Il blog di Gianfranco Ravasi Aggiornamenti rss Gianfranco Ravasi
Cardinale arcivescovo e biblista

La sorella più piccola

E' una Pasqua molto speciale quella che stiamo celebrando: non solo perché è incastonata nell’anno giubilare, ma anche perché – per una coincidenza dei calendari – le Chiese di Oriente e di Occidente si ritrovano a festeggiarla tutte in questa stessa data. Certo, per ora è un dato estrinseco, ma è un ideale appello all’ecumenismo tra le diverse comunità e riti cristiani. Scegliamo come tema della nostra riflessione quello che regge la Bolla papale di indizione del Giubileo, intitolata con la frase di san Paolo Spes non confundit, «La speranza non delude» (Romani 5,5). Sant’Agostino in un suo discorso riassumeva così l’esistenza cristiana: «In ogni genere di vita, non si vive senza questi tre moti dell’anima: credere, sperare, amare».

Come è chiaro, è la triade delle virtù teologali: fede, speranza, carità. Giustamente il poeta francese Charles Péguy, che aveva dedicato nel 1911 un poemetto alla seconda di queste virtù, definiva la speranza come la sorella più piccola rispetto alle altre due; eppure è lei – come fanno i bambini coi loro genitori – che le strattona in avanti. Essa, infatti, èprotesa sul futuro. Tuttavia lo stesso poeta ricordava anche che «sperare è la cosa difficile, a voce bassa e vergognosamente. E la cosa facile è disperare, ed è la grande tentazione».

Ancora sulla scia della letteratura e del tema, ma in una sorta di controcanto, proporrei ai lettori una frase dura di un autore italiano molto noto, Leonardo Sciascia, citandola da una sua opera, Una storia semplice, pubblicata nell’anno stesso della sua morte, il 1989. Eccola: «A un certo punto della vita non è la speranza l’ultima a morire, ma il morire è l’ultima speranza». La sua prima frase echeggia un proverbio comune fin dall’antichità (lo usava anche Cicerone): «Finché c’è vita, c’è speranza», ed è ciò che sperimentiamo davanti a molti malati gravi che s’aggrappano anche solo a una scintilla di fiducia con la speranza di superare la bufera che li investe.

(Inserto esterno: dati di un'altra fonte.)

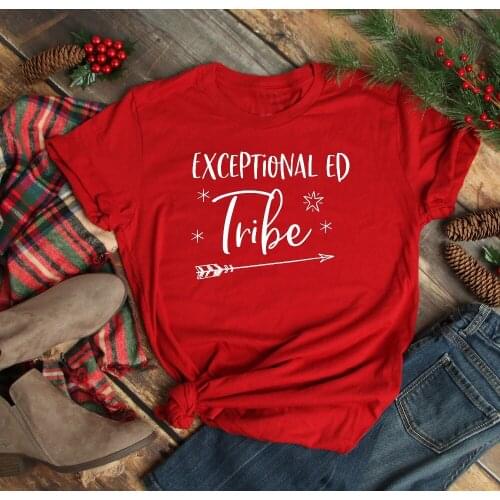 Exceptional Ed Tribe Funny Letter Aethetic Female Clothing Fashion Cotton O Neck T-shirt Casual Kawaii Shirt Short Sleeve Tees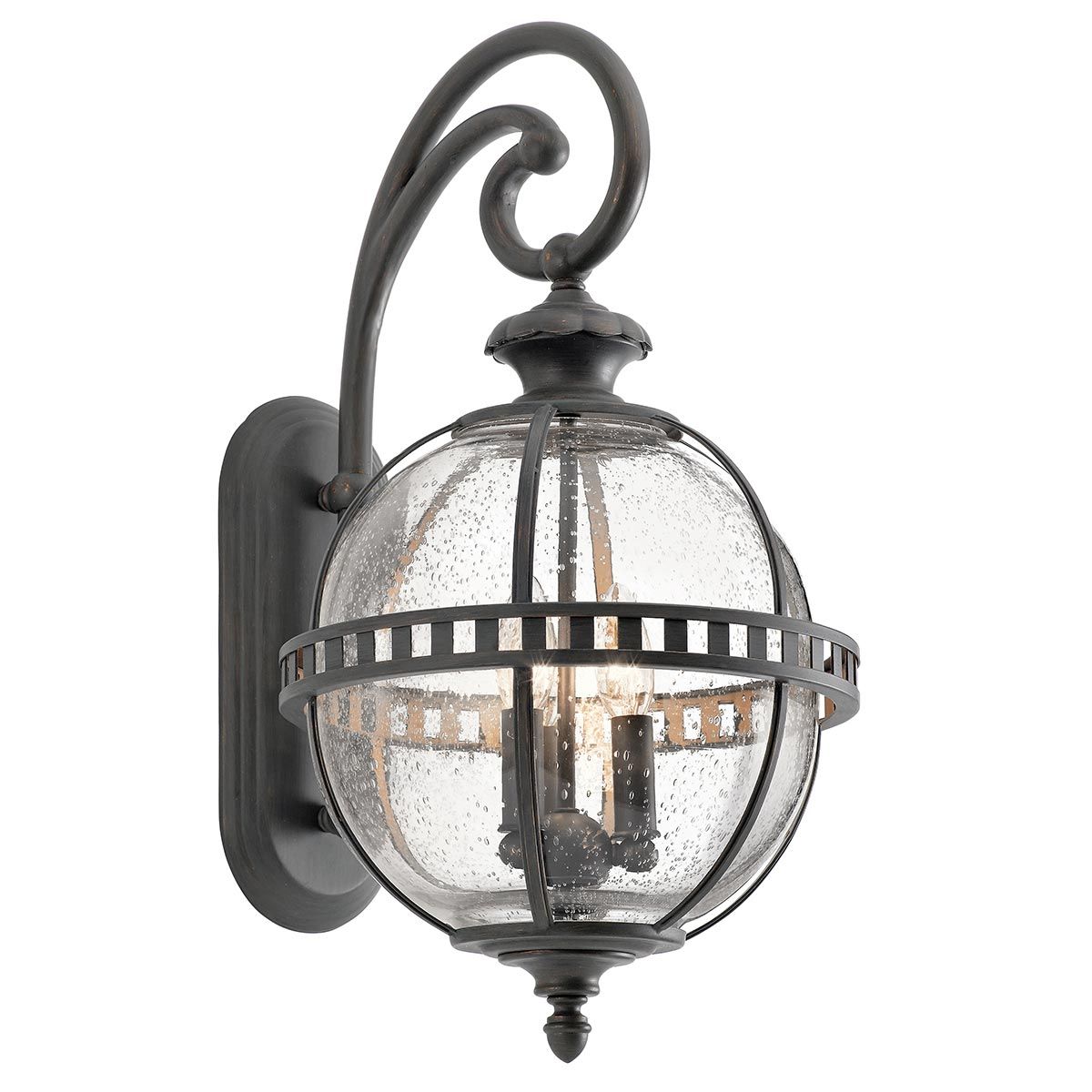 Halleron Victorian-Inspired 3-Light Outdoor Sconce in Londonderry Finish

Lo scrittore siciliano, però, nella sua seconda frase mette sul tappeto un’esperienza antitetica di cui siamo pure spesso testimoni, nella quale è il morire ad essere l’ultima speranza. È un argomento lacerante a livello morale, come attesta la stessa locuzione usata nell’attuale dibattito etico- politico, “il suicidio assistito”. Ritorna qui l’osservazione di Péguy: sperare è una lotta, la deriva verso la disperazione è una strada in pendenza, una discesa precipite nella voragine della desolazione.

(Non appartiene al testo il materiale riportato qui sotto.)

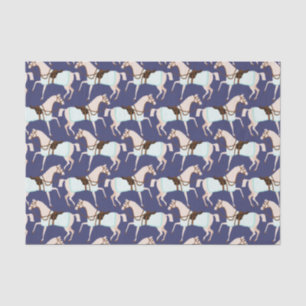 Cute Horses Tissue Paper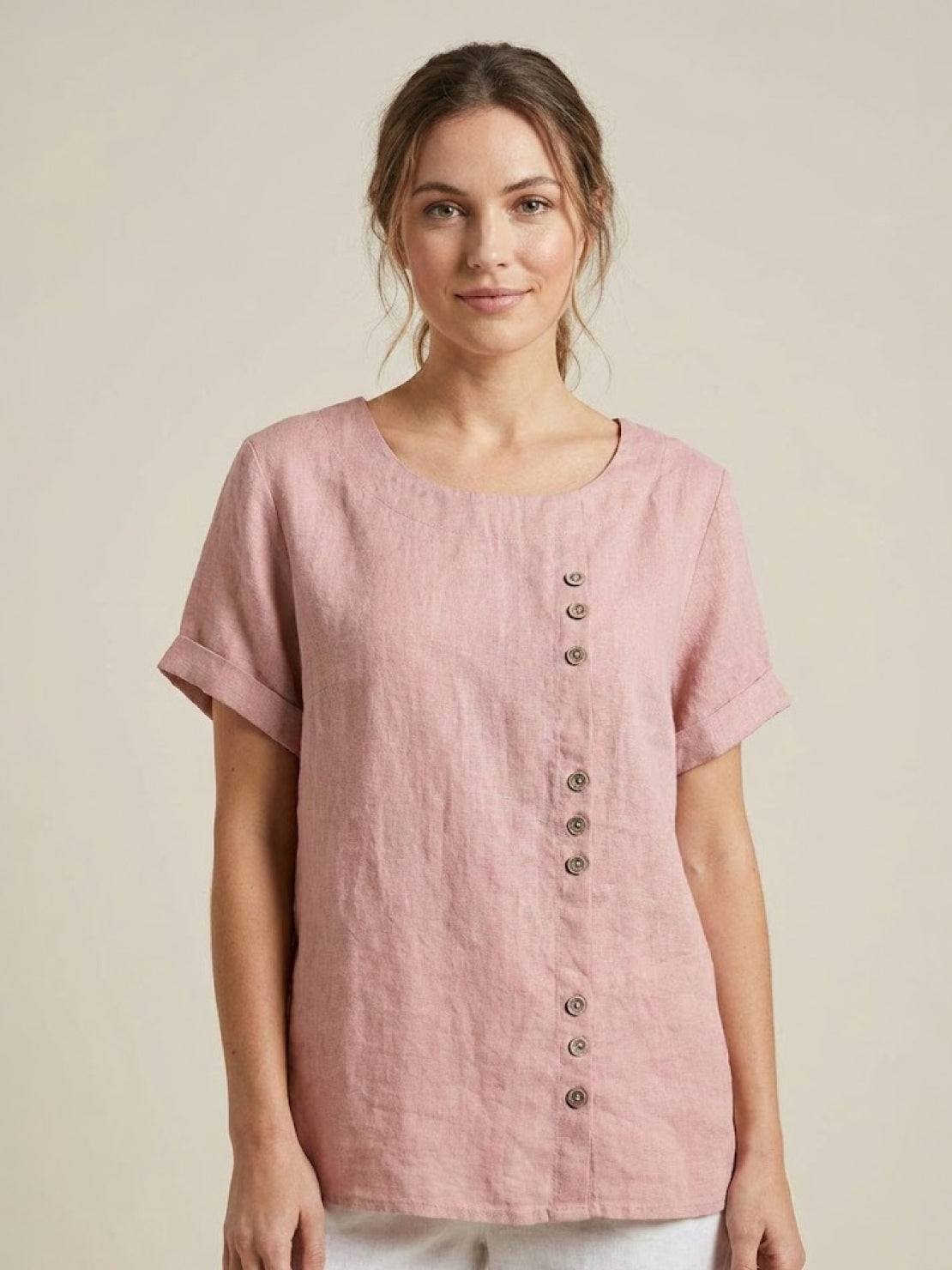 Foreen Relaxed Round-Neck Top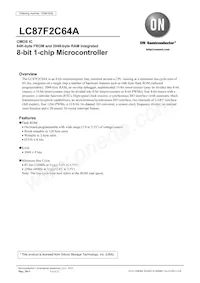 LC87F2C64AU-QFP-H Datasheet Cover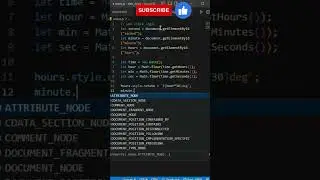 Web Clock with html, css and Javascript part 2 #programmerd #shorts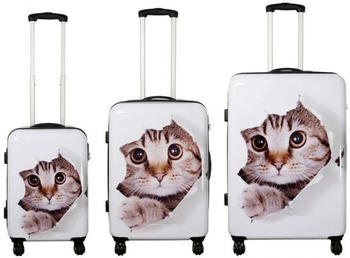 Monopol Cat 4-Rollen-Trolley-Set 54/64/74 cm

In quel momento e in altri meno drammatici ma sempre gravi stati di sofferenza in cui si spegne la luce della speranza, è importante una mano amica che afferri il disperato, cercando di “consolarlo”. Significativa è la radice di questo verbo, “consolare”: il “desolato” è una persona “sola” a cui si avvicina colui che vuole essere “con chi è solo”, appunto, “con-solare”. Un atto d’amore che i cristiani chiedono innanzitutto al Dio che ha patito e morto come noi ma che – nella sua divinità – è risorto, deponendo un seme di vita e speranza in tutte le morti umane.